Le 8 mars de chaque année, le monde célèbre la Journée Internationale des Droits de la Femme. Normalement, cette journée officialisée par les Nations Unies en 1977 n’est pas synonyme pas d’une journée pour célébrer la splendeur ou l’apothéose de la femme. Il s’agit plutôt d’une journée de lutte pour ses droits qui restent d’ailleurs bafoués dans la plupart des communautés.

Benjamin Kuriyo, Directeur de publication
C’est un grand rendez-vous pour établir un bilan des avancées enregistrées en matière de respect des droits de la femme. C’est une journée d’action, de sensibilisation et de mobilisation dédiée à la lutte pour les droits des femmes, l’égalité et la justice. Une occasion pour défendre la cause féminine, réfléchir, échanger, se mobiliser pour l’égalité entre les femmes et les hommes. Cela requiert une prise de conscience collective pour ne pas sortir du contexte global de cette journée.
Malheureusement, la tendance est de considérer uniquement cette journée comme une journée festive. Le partage d’un verre, des soirées dansantes, etc. ont marqué les éditions précédentes. Les hommes en profitent pour offrir des cadeaux à leurs dames, des fleurs aux collègues de service, quel vœu pieux !
Pire encore, certaines femmes ternissent même leur image sans le savoir. Elles veulent montrer à l’opinion publique qu’une femme peut s’enivrer sur la voie publique. On dirait qu’il s’agit d’une vengeance contre leurs époux. Les hommes se permettent de tout faire. Les rentrées tardives après les soirées fraîchement arrosées, les « sorties » quasi quotidiennes comme si la femme est condamnée à rester à la maison. Tout cela montre qu’on ignore encore la signification exacte du 8 mars.
En ville comme dans les campagnes, les femmes vivent sous le poids du patriarcat qui limite leur épanouissement. Ils n’ont pas le dernier mot sur la gestion des biens de la famille. Dans certaines entreprises privées, les femmes n’ont pas droit au congé de maternité ou quand elles en bénéficient elles touchent la moitié du salaire ou elles perdent leur emploi dans le pire des cas. C’est une injustice envers les femmes. L’accès à la terre reste l’apanage des hommes en l’absence d’une loi qui régit la succession. Certes la liste des revendications n’est pas exhaustive, mais ces thématiques devraient focaliser l’attention des pouvoirs publics et les militantes des droits de la femme au Burundi.
Sur le plan économique, les femmes restent le pilier de notre pays. Pour preuve, 40 % des richesses du pays proviennent du secteur agricole. Or, le Burundi pratique encore l’agriculture de subsistance. Il importe de noter que les femmes restent une force de production dans le secteur susmentionné. En outre, elles sont omniprésentes dans le commerce. Nous espérons que la Banque d’Investissement et de Développement pour la Femme (BIDF) ouvre de nouveaux horizons pour les femmes. Elle vient casser l’écart entre les hommes et les femmes en matière d’accès au financement.

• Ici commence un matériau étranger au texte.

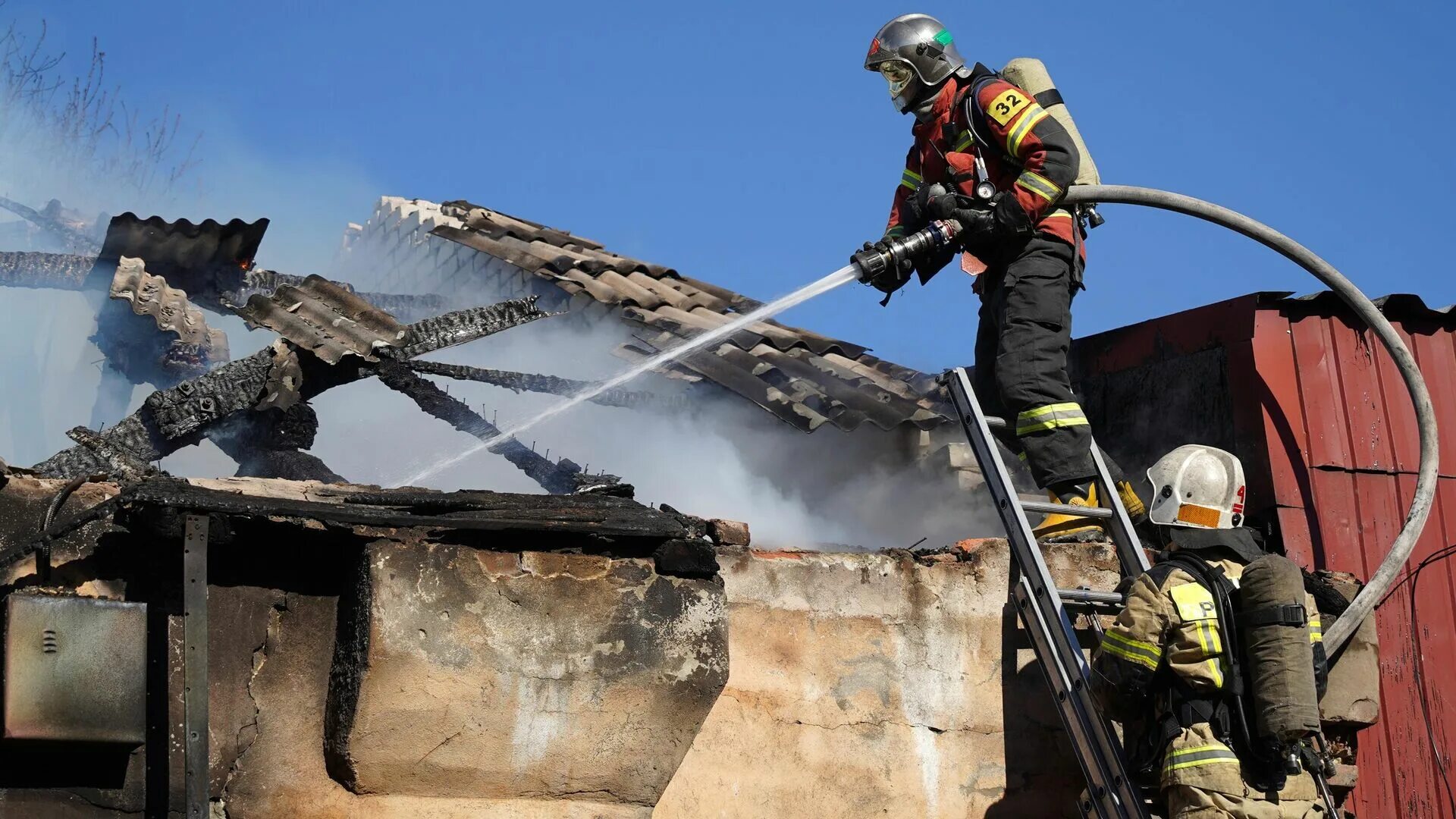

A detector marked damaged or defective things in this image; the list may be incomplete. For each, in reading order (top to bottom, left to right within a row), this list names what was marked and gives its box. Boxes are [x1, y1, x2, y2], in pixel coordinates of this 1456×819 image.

charred wooden beam [35, 300, 556, 478]
charred wooden beam [369, 359, 620, 495]
charred wooden beam [401, 359, 678, 408]
burned roof [425, 198, 943, 434]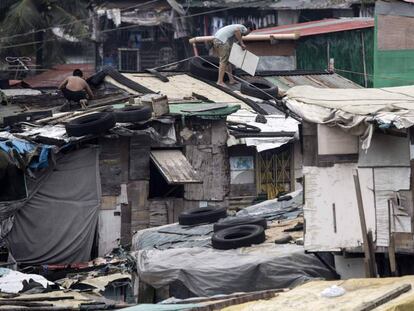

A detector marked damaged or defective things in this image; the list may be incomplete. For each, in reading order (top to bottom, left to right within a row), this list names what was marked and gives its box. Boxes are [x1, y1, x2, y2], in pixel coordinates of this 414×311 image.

broken roof panel [252, 17, 376, 37]
broken roof panel [150, 149, 201, 184]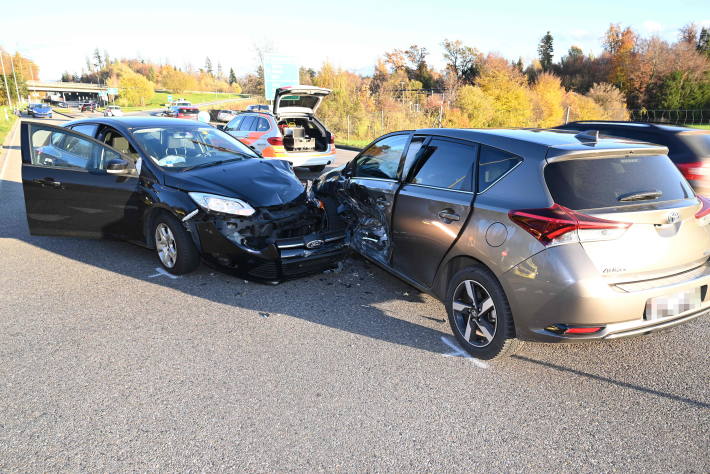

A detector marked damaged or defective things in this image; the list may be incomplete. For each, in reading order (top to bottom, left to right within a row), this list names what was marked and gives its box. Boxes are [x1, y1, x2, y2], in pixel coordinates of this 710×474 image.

shattered headlight [189, 191, 256, 217]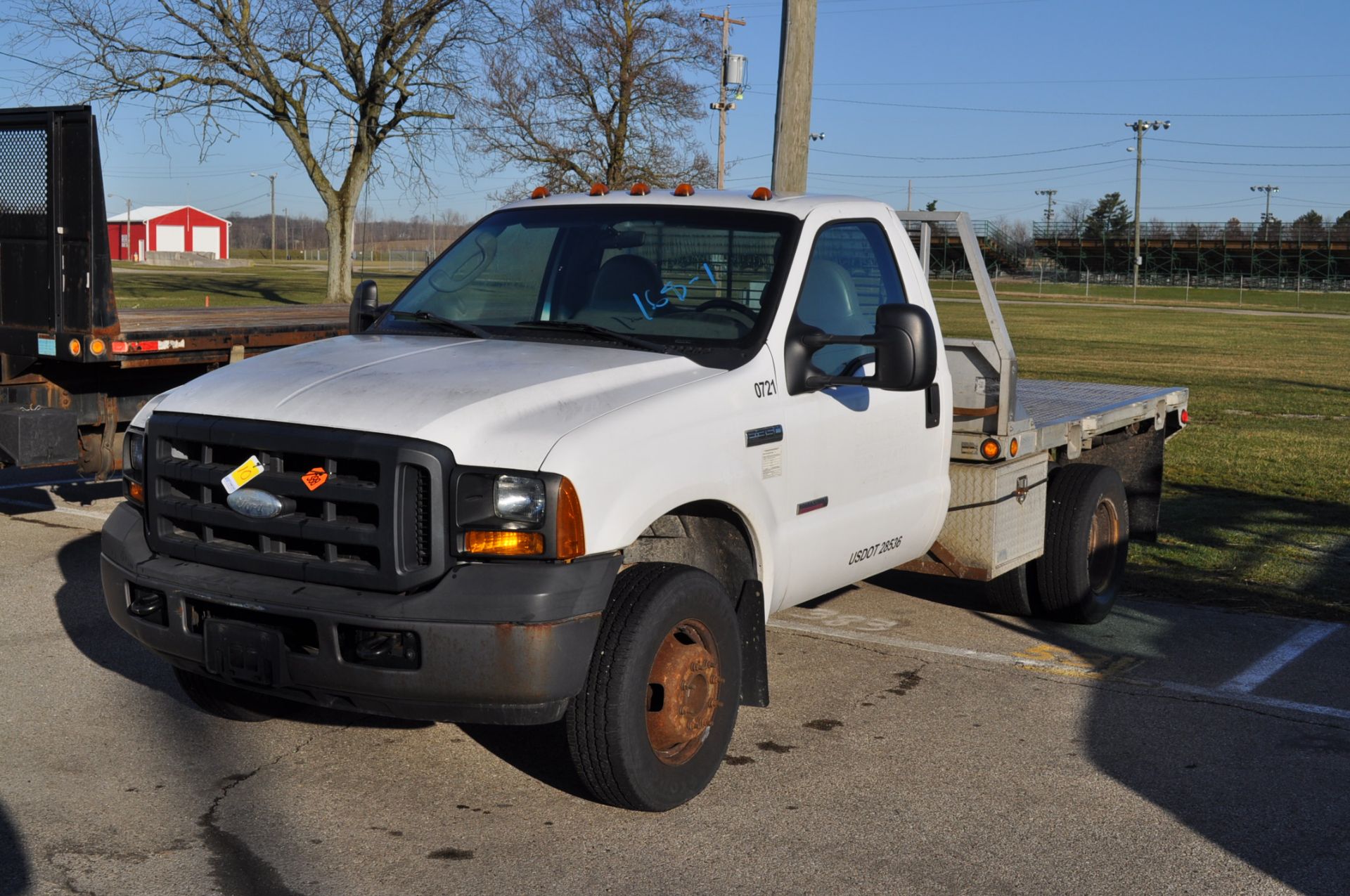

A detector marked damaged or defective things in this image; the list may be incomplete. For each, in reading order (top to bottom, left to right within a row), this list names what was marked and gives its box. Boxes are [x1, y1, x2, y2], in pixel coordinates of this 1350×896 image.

rusty steel wheel rim [1085, 493, 1117, 591]
rusty steel wheel rim [645, 621, 724, 766]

Par le passé, il a été démontré que les femmes peuvent changer le destin de tout un pays. Lors des élections communales de 1960, les femmes ne jouissaient du droit de voter. Par contre, une année plus tard, leur participation aux législatives a changé la donne. Elles ont massivement voté en 1961. Ce qui a influencé l’échiquier politique de notre pays.
Plus de la moitié de la population est constituée de femmes. Elles doivent avoir les mêmes chances que les hommes pour se faire élire dans les les postes de prise de décision.
Il importe de signaler que cette journée trouve son origine dans les luttes ouvrières et les nombreuses manifestations des femmes réclamant le droit de vote, de meilleures conditions de travail et l’égalité entre les hommes et les femmes. Ainsi, tant que les inégalités entre les hommes et les femmes persisteront, les femmes ne devront pas baisser la garde.
Au lieu d’organiser des cérémonies en grandeur nature avec toutes les dépenses que cela supposent, nous ne devons pas perdre de vue ce dont pour quoi les pionnières se sont sacrifiées. Les femmes, toutes les catégories confondues, devraient dénoncer les inégalités, les injustices, le harcèlement sexuel sur les lieux de travail, les violences conjugales, les féminicides, le viol, l’inceste, etc.
Nous rendons hommage à des milliers de femmes qui se battent jour et nuit pour la survie des familles, les femmes leaders qui guident notre société, aux patronnes des entreprises, aux femmes qui ont rejoint les corps de défense et de sécurité. Hommage également aux nombreuses femmes qui excellent dans les secteurs jadis réservés aux hommes. Une pensée particulière aux veuves, aux mères célibataires qui gardent la tête au-dessus de l’eau malgré les difficultés qui les assaillent.